There are also tools for backdoor detection STRIP, Neural Cleanse, Activation Clustering that can catch some patterns in already-trained models. I’ll be honest, these are still research tools more than production tools, and they don’t catch everything. But they’re better than nothing, and using them at all puts you ahead of most teams.

Differential privacy during training is another option. The idea is that it limits how much any single training example can pull the model’s behavior. So even if poisoned examples get in, their influence is smaller. The tradeoff is it can slightly hurt overall performance, so teams don’t always want to do it.

For model weights specifically: stop loading pickle files from untrusted sources. Just don’t. The safetensors format exists, it’s been around since 2022, and it doesn’t execute code on load. There’s basically no reason to use pickle anymore for model weights unless you’re working with something very old.

Actually, that last point is one where I’ve seen people be weirdly resistant. “Oh it’s fine, I know where I got it.” You don’t know who uploaded it or what’s in it.

The uncomfortable thing about all of this

The part that I keep coming back to is the timeline. With most security problems, there’s a moment where something goes wrong and you can respond. A server gets breached, you detect the intrusion, you patch it. With data poisoning, the attack happens before the model exists. By the time anyone is using the model, the vulnerability was baked in months ago during training. You’re not patching a running system. You’re discovering that the foundation was compromised before construction even started.

That expired domain attack from 2023 still bothers me. Whoever ran those datasets probably had no idea. Their pipeline kept working, their model kept training, everything looked normal. The bad data just sat there, quietly getting learned.
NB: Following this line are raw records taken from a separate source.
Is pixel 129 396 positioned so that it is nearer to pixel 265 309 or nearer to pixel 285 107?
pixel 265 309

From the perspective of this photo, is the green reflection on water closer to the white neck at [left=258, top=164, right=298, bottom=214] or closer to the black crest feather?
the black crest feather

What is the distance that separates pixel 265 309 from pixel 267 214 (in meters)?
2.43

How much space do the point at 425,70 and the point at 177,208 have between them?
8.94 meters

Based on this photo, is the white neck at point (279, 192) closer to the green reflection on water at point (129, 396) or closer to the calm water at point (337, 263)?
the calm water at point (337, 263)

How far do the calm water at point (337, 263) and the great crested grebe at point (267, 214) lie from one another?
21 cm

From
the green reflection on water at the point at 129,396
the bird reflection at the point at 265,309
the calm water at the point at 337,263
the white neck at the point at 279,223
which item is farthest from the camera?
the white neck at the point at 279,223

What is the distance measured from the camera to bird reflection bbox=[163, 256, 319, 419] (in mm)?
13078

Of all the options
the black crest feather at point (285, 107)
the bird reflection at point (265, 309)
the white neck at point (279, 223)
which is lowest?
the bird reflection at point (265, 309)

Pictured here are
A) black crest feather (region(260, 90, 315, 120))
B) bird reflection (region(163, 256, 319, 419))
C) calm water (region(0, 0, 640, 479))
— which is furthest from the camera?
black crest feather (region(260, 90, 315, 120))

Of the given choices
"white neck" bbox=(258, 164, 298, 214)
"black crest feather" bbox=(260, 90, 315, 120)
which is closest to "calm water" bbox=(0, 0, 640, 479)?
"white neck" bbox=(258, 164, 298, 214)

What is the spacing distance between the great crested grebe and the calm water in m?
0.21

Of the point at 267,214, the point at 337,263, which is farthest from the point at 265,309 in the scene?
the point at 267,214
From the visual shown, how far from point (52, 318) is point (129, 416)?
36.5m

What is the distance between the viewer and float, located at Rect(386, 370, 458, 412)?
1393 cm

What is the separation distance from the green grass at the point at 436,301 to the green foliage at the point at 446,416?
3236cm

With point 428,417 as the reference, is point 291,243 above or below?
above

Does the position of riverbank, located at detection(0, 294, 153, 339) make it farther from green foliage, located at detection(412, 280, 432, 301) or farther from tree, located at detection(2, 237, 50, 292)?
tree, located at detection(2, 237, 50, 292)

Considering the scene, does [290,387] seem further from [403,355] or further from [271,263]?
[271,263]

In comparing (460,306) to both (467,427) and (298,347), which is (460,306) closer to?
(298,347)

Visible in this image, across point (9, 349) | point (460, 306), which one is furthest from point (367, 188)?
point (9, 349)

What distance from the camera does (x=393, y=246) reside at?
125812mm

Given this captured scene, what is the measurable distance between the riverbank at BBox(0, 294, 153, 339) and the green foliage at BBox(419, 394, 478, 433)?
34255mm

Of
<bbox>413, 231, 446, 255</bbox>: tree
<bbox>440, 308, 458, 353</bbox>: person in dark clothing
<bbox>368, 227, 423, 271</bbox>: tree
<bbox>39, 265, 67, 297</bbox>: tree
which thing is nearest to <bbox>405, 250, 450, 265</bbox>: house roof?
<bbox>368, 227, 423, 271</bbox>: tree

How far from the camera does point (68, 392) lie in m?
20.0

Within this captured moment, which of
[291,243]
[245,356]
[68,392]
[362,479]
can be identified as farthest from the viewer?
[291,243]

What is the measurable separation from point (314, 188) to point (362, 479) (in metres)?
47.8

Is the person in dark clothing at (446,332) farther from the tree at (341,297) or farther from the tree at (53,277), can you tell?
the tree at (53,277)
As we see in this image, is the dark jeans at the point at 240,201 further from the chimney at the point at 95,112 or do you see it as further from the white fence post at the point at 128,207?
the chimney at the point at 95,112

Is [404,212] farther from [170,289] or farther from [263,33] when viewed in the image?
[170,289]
This is what makes it different from most AI security concerns people talk about. Jailbreaking, prompt injection, model extraction those all attack the model after it’s deployed. Poisoning attacks the model before it’s even born. And we don’t have great answers for it yet. The research is active, the tools are getting better, but right now “be careful where your training data comes from” is basically the whole defense.

Which is, honestly, not that different from “be careful what you eat.” Simple advice. Hard to follow at scale.